Why are so few talking about the power grid amid extreme winter storms?
California’s current deluge highlights huge vulnerabilities.
This is an installment of the Landline, a fortnightly newsletter from High Country News about land, water, wildlife, climate and conservation in the Western United States. Sign up to get it in your inbox.
The relentless parade of atmospheric rivers
Storms wreak havoc and bring drought relief to a parched West.
After years of crippling drought and heat waves, accompanied by megafires, water restrictions and diminished hydropower generation, it’s hard to imagine anyone in California wanting a respite from precipitation. Yet that’s the prevalent mood these days across the Golden State, which for the last month or so has been more gray than gold, saturated by what the National Weather Service called a brutal and “relentless parade of atmospheric rivers.”
Monster storms, each carrying several Mississippi Rivers’ worth of tropical moisture, have slammed the state in such rapid succession that they might as well have been blasted out of a celestial machine gun. They’ve brought much-needed relief to a drought-parched region. But they’ve also wreaked havoc on its inhabitants, killed at least 20 people and reminded us how utterly unprepared much of our infrastructure is in the face of climate change-intensified weather.
9.2
Inches of precipitation at the Echo Peak weather station south of Lake Tahoe in California on Dec. 30, shattering the previous 24-hour record of 5.2 inches.
.32
Percent of California in severe drought on Jan. 10, 2023.
27
Percent in severe drought a week earlier.

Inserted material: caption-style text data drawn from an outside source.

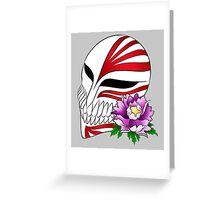 Ichigo's mask Greeting Card
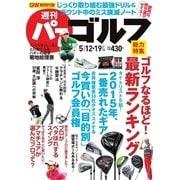 週刊 パーゴルフ 2015/5/12・19号(パーゴルフ) [電子書籍]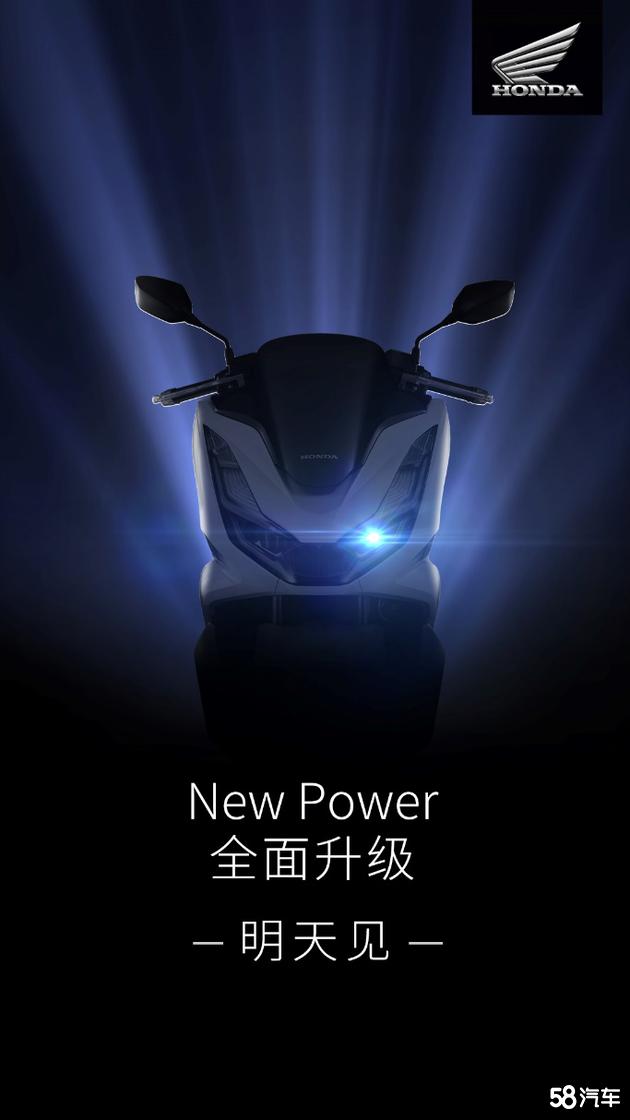 全新升级, New PCX 即将惊艳发布?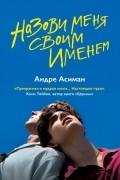 Андре Асиман - Назови меня своим именем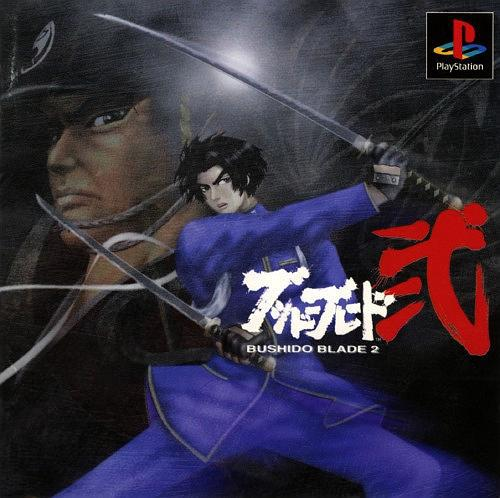 Bushido Blade 2, Sony Playstation One PS1, Import Japan Game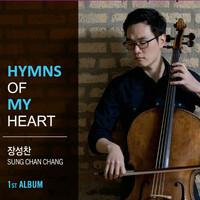 장성찬 1st ALBUM - HYMNS OF MY HEART (CD)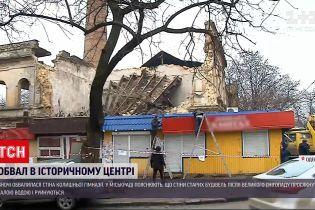 Новини України: в Одесі впала стіна колишньої жіночої гімназії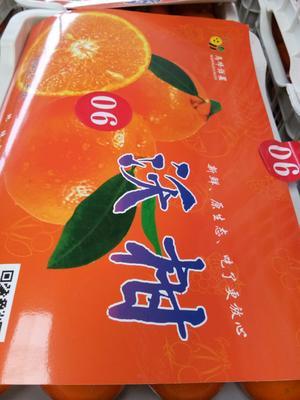这是一张关于沃柑 6.5 - 7cm 4两以上 的产品图片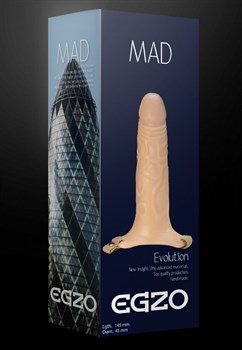 Полый фаллоимитатор MAD на регулируемых ремешках - 14,5 см.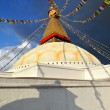 Stock Photo: Biggest stupin World. Boudhanath (Boudha), Nepal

First, the good news: More than five dozen monthly precipitation records were tied or broken across the West, from northern Montana to southern Arizona, during December and early January. Eight of those were all-time records. The Sierraville Ranger Station near the Nevada-California border received a whopping 8.2 inches of moisture in a 24-hour period, mostly in the form of wet, heavy snow that wrecked utility lines and was a backbreaker to shovel.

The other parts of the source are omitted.